MO: Do you feel that the use of poetry and creative writing helps reach people better as it may touch on some emotional and creative side that makes them more willing to listen?

PM: Absolutely. As humans, we are more than rational beings; we are creatures with deep emotions, instincts, and curiosity. We seek to make meaning of the chaos of reality. Poetry—indeed, all the arts—can be a technology of meaning-making, of the moral imagination. I’ve staked my life on that belief and work.

MO: Did your travels to Russia during the Thomas J. Watson Fellowship help enlighten capability for all humanity to come together, or was it something you had always believed? If not traveling to Russia, what is it that brought you this aspiration?

PM: I went to Russia after college on a fellowship to study “Contemporary Russian Poetry and Its Relationship to Historical Change,” partly because I wanted to learn about Russia (the so-called “Evil Empire”) and its legendary poets, but partly because I wanted to learn how to be a poet myself. I resisted Reagan’s idea that a whole people could be evil, and wanted to learn more about the fascinating Russian culture. I’ve written a memoir about that year living in Russia, and essays from that book exist all over the web now. (I’m currently circulating the book). But I grew up knowing that the world was bigger than America’s idea of it; my parents were cosmopolitan in spirit, having traveled a lot outside the country. Also, as a person of Catholic faith, I believed that all of us are fundamentally part of the same human family, that nationality was a way to divide people.
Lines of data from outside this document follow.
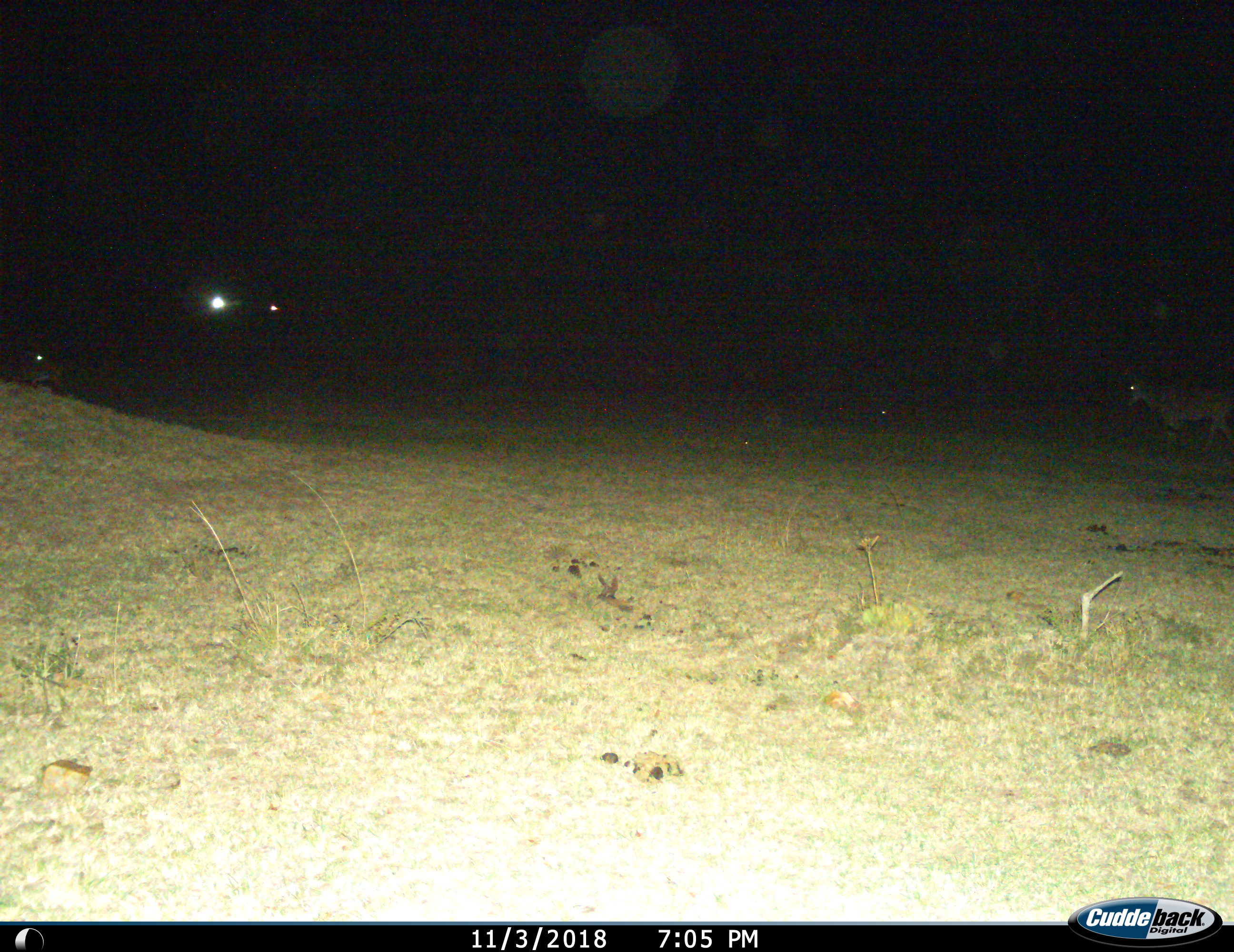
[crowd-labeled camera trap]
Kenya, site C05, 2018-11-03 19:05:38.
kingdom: Animalia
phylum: Chordata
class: Mammalia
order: Artiodactyla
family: Bovidae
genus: Tragelaphus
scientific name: Tragelaphus oryx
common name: eland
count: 1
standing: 33%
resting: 0%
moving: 67%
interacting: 0%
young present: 0%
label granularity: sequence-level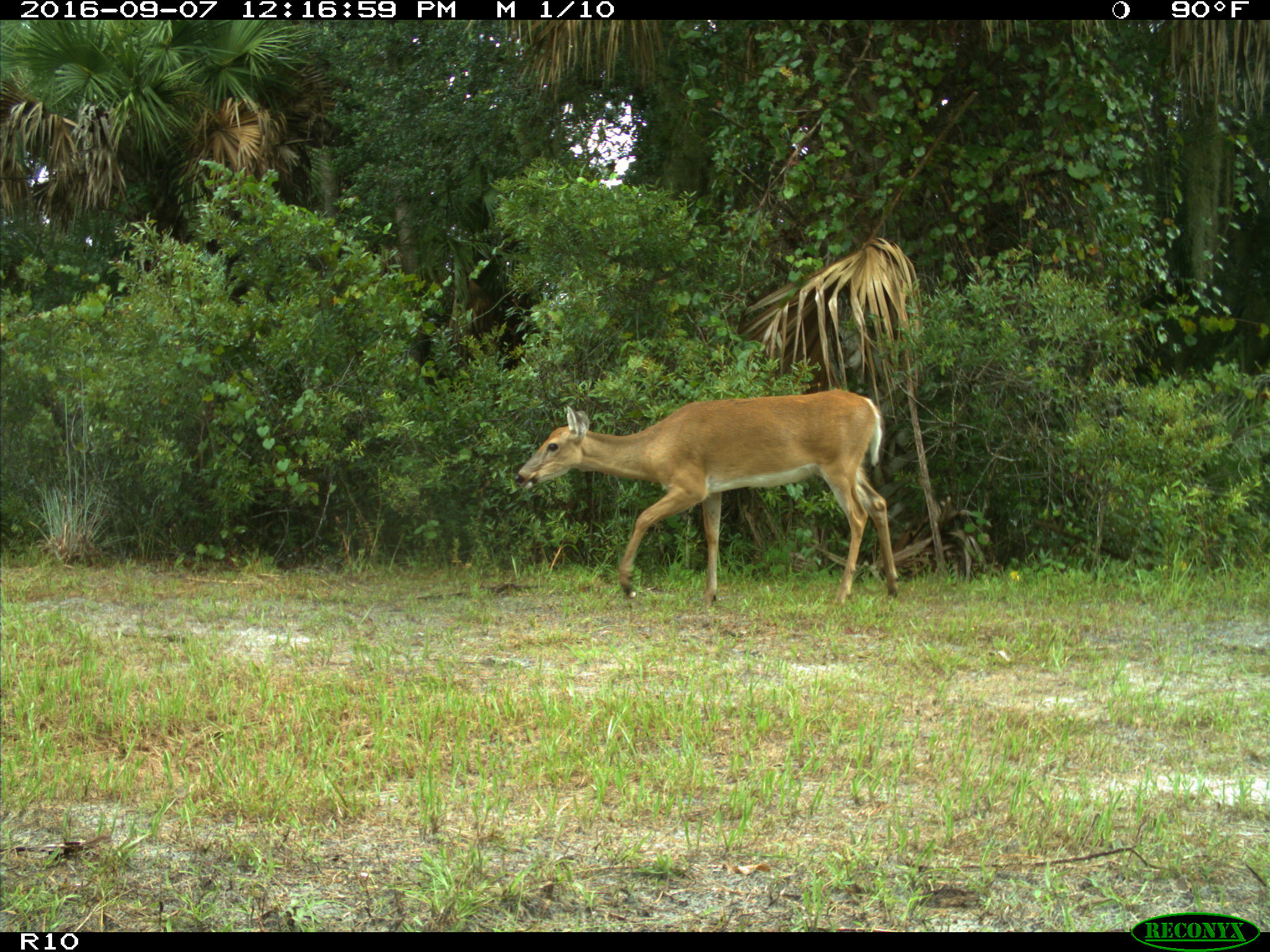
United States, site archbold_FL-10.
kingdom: Animalia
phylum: Chordata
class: Mammalia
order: Artiodactyla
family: Cervidae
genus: Odocoileus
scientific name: Odocoileus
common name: deer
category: unidentified deer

MO: With so many different opinions out there, and new things happening every day that may take attention away from your cause, what lasting message do you want to leave your audience with so that they may become more involved?  

PM: I’m most interested in the double movement that writing provides. On the one hand, it helps us ground ourselves in ourselves, into our inmost being. I feel that it can be a kind of contemplation, a kind of prayer. At the same time, it can open us to the world outside ourselves, flinging the doors of our awareness open to the mystery of creation at its largest. As a writer and reader, I long for being opened in both these ways, to be changed, to be awakened, and, ideally, to live differently as a result. To live as if peace were possible.